# Super Sport info needed PLEASE



## tbarber (Aug 23, 2015)

just bought this Super Sport at a pawn shop. the serial number is CJ804899.  i think it's March 1973 but what do the other numbers mean? here's a few pics- not great cuz i wasn't planning on posting in forum- it had some ugly straight handle bars which i immediately had removed and had these curvier ones put on. I don't like the original curved down type so i don't ever plan on that.  and sorry about the lingo as i'm no expert!


----------



## GTs58 (Aug 23, 2015)

That sure is a clean nice paint SS. Appears to be Sunset Orange too. If that is the SN you are correct on the SN date. As far as the other numbers go, they are just a running sequential number starting at ? and it really means nothing. I wonder why yours has six digits.


----------



## Metacortex (Aug 23, 2015)

tbarber said:


> just bought this Super Sport at a pawn shop. the serial number is CJ804899.  i think it's March 1973 but what do the other numbers mean?




That is a 1973 Ladies' model Super Sport in Sunset Orange with what appears to be the small 20" frame (a larger 22" size was also available).

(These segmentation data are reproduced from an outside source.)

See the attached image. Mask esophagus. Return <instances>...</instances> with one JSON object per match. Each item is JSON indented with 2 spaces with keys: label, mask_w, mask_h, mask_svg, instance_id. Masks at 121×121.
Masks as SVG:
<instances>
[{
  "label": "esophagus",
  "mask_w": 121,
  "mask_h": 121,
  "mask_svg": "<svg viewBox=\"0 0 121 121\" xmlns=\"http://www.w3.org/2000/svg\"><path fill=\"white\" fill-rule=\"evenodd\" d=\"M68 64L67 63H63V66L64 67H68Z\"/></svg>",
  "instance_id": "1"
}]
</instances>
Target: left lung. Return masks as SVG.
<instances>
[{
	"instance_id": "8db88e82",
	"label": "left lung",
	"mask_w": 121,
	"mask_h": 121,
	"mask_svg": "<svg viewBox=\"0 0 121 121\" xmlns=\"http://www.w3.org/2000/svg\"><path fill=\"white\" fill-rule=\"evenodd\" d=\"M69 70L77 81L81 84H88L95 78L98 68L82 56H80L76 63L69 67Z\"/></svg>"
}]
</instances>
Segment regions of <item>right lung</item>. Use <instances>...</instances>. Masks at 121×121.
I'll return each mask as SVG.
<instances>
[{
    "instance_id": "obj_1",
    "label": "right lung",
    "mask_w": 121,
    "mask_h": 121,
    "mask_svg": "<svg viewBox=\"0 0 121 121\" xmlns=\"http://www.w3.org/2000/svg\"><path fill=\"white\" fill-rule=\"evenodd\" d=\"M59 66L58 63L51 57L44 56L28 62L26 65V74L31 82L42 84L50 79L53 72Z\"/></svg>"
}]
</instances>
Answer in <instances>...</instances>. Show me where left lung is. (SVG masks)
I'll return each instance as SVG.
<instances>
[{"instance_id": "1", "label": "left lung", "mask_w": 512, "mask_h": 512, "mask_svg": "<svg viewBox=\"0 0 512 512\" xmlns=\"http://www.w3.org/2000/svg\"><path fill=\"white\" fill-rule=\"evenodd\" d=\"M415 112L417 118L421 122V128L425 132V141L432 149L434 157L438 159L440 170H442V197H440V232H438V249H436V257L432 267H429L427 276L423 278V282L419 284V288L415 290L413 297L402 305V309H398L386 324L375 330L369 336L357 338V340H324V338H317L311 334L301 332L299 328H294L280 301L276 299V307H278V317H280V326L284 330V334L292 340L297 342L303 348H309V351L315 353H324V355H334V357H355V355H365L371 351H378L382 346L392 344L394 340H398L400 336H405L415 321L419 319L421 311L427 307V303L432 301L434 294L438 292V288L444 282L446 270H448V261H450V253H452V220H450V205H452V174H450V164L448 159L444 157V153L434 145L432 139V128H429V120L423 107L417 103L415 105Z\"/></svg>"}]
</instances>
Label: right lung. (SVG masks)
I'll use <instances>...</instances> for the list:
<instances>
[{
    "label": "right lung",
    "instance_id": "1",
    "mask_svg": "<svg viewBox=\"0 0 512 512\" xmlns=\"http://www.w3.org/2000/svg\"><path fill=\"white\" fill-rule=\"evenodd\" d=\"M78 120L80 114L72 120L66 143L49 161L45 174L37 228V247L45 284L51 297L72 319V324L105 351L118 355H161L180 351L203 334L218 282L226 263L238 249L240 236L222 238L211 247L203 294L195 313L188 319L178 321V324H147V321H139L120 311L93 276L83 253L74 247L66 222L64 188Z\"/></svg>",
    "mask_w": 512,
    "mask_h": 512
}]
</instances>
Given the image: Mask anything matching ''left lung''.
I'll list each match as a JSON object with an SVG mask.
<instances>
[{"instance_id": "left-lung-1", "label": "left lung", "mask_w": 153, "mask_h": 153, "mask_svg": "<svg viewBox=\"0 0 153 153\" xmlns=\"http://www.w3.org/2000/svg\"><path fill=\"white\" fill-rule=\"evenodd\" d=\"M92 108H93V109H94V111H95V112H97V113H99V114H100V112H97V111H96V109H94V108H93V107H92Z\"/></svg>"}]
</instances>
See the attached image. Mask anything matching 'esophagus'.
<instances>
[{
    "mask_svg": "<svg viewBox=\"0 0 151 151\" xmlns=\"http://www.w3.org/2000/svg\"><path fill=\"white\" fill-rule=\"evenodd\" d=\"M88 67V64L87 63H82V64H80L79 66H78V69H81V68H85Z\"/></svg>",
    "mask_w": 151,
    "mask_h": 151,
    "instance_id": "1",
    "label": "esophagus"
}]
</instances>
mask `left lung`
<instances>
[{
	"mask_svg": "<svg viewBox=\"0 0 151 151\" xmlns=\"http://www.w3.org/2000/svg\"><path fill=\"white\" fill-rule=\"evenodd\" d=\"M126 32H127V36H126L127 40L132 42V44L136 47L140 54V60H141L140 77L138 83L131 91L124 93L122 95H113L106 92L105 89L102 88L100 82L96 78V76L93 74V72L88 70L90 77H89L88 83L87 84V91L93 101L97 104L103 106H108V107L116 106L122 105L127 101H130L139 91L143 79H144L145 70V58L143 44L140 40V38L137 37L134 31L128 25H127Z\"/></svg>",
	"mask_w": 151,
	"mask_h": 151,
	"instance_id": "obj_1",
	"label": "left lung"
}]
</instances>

The numbers in the frame serial are simply intended to be a unique identifier for frames (or headtubes) stamped or built that month. I believe they were mostly sequential to frame/headtube production, however the first number ("8" in this case) may have had some other as of yet unknown significance.



> ...it had some ugly straight handle bars which i immediately had removed and had these curvier ones put on.




The stem, handlebars, brake levers and pedals have been changed, but everything else seems to be original to the bike. Note that while the frame may be dated from March '73, if the shifters are original (and I believe they are) that bike was built sometime on or after July 16, 1973, which was the day the factory reopened after the annual summer shut-down that year as well as the day Schwinn put those shifters into production.



GTs58 said:


> I wonder why yours has six digits.




The Chicago built frame serial numbers on the headtube from 1970 up had 6 numeric digits. The prior numbers on the rear dropout had 5 digits.


----------